Toronto’s bottle collectors

Walking around Toronto, every day I see people searching through domestic recycling bins and municipal recycling containers looking for alcohol containers which they can return for the deposit at the Beer Store. It generally strikes me as a massive waste of human labour.

The deposit system (which also exists for non-alcoholic drink containers, but which I think pays less for them) exists to discourage people from throwing away recyclable glass and aluminium containers. I do not, however, see any benefit for them being recycled through the Beer Store rather than the municipal recycling system. When people put beer cans and bottles, wine bottles, and liquor bottles into the municipal recycling system, I presume they are recycled just as effectively, and the deposits people paid put a little extra profit in the hand of liquor sellers who then don’t need to refund it.

It seems quite wasteful that people with the energy and motivation to spend their days looking for these bottles don’t put their effort toward something that actually adds value to society. It’s a weird distortion created by the deposit system that it’s possible to earn money this way. Perhaps it’s the sort of thing a basic minimum income would discourage, or perhaps keep undertaking this pointless but personally remunerative activity regardless.

The National Post and Globe & Mail have both reported on the phenomenon: Living on empties: City’s bottle-collectors say their hard work pays off — in cash; The secret lives of Toronto’s Chinese bottle ladies

Author: Milan

In the spring of 2005, I graduated from the University of British Columbia with a degree in International Relations and a general focus in the area of environmental politics. In the fall of 2005, I began reading for an M.Phil in IR at Wadham College, Oxford. Outside school, I am very interested in photography, writing, and the outdoors. I am writing this blog to keep in touch with friends and family around the world, provide a more personal view of graduate student life in Oxford, and pass on some lessons I've learned here.

4 thoughts on “Toronto’s bottle collectors”

  1. But some did stop to talk – including, eventually, June – and, over the course of a few evenings on city sidewalks, a rough picture of their lives emerged. Despite their old clothes and their willingness to trudge the streets for a few dollars, most are not homeless or desperately poor. Many have families. Quite a few have a government pension or other income. Many live with a son or daughter and spend the daytime caring for grandchildren. They insist they never take money from anyone. The last thing they want is charity or pity.

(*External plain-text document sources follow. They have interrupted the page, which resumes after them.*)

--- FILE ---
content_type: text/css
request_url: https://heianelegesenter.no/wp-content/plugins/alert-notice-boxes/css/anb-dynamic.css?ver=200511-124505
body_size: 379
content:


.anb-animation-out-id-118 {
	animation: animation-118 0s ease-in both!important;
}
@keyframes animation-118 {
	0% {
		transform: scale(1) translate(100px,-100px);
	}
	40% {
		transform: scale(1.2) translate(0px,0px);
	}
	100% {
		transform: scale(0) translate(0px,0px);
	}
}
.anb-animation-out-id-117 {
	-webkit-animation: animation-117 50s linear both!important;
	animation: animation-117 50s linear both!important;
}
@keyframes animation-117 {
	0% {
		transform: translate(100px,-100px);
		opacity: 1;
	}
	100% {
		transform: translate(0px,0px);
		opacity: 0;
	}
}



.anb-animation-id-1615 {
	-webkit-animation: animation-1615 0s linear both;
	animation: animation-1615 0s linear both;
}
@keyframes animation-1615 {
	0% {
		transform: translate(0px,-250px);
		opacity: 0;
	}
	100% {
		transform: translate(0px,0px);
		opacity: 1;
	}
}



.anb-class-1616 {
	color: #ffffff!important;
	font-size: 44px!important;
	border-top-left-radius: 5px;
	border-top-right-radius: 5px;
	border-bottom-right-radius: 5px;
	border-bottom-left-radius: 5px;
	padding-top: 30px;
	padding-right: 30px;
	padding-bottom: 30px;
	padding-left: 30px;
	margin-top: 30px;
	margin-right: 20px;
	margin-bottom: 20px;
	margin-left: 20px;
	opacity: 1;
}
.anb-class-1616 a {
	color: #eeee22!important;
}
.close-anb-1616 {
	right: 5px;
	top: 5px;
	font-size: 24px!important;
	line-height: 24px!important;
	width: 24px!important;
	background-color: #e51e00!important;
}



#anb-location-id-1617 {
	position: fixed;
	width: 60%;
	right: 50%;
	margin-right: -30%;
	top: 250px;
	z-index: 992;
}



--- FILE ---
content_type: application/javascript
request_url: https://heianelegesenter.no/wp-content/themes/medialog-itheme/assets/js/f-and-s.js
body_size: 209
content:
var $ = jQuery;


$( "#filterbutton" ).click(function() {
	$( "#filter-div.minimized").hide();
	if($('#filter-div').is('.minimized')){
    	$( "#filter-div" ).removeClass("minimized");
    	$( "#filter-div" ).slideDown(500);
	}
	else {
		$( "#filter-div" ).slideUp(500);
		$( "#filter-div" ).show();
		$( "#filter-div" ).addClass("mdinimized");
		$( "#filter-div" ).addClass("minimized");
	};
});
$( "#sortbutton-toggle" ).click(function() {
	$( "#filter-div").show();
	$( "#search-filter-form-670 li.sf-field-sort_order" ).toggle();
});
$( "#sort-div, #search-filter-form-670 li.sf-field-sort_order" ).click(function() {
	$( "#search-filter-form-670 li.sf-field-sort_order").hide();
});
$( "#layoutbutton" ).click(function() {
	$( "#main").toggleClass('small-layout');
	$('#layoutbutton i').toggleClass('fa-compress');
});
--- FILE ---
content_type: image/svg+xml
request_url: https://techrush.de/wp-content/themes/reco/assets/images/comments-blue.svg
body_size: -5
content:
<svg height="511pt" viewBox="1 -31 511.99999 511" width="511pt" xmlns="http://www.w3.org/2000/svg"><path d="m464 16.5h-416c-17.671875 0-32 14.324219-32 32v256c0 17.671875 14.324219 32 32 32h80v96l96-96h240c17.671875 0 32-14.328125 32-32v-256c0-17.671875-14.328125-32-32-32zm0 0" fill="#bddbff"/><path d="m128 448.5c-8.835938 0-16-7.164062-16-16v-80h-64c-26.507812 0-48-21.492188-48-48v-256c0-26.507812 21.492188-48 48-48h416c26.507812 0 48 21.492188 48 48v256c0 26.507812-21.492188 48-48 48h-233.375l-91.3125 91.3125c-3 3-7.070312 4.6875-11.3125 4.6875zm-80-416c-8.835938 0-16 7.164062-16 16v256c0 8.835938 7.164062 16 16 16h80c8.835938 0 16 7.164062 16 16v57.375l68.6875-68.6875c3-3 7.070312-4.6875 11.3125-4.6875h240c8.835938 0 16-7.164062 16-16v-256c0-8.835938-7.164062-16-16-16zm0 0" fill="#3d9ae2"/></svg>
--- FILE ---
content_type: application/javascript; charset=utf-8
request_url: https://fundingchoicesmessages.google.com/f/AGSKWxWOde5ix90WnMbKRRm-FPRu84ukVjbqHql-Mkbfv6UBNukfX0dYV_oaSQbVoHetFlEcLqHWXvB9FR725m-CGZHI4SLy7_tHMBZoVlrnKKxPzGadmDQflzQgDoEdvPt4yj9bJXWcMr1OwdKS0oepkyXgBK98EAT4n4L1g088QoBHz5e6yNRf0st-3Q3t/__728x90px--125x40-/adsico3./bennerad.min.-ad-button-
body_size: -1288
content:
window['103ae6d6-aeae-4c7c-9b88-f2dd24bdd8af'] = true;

    They go out collecting, they say, to bring in a little spending money and to keep active in their later years. That’s not unusual in China, where garbage picking has been refined into an art. Even in prosperous Hong Kong, wizened, bent women can be seen pushing carts piled high with scrap cardboard down busy city streets. Many bottle ladies, it turns out, come from neighbouring parts of southern China, especially Taishan, in the Pearl River Delta.

  2. Wayson Choy wrote a short story about a Chinese grandmother living in Vancouver who went around with her grandson collecting broken glass and other things out of garbage to make wind chimes out of them. She was an embarrassment to her children for doing so, but her grandson was her admiring accomplice.

  3. Increasingly I have appreciated the value of the dedicated binner, especially those that operate with human transportation. It is a hard job. The material finds its way to the recycling depot. The binner benefits with the incremental income. There is the pride of helping to provide for oneself.

    I see it as a win-win.

  4. I disagree. These bottles are already in the recycling. Surely it would be better for these people to undertake work that has real value for somebody, rather than doing something useless which is remunerative as an unintentional consequence of the bottle recycling incentive.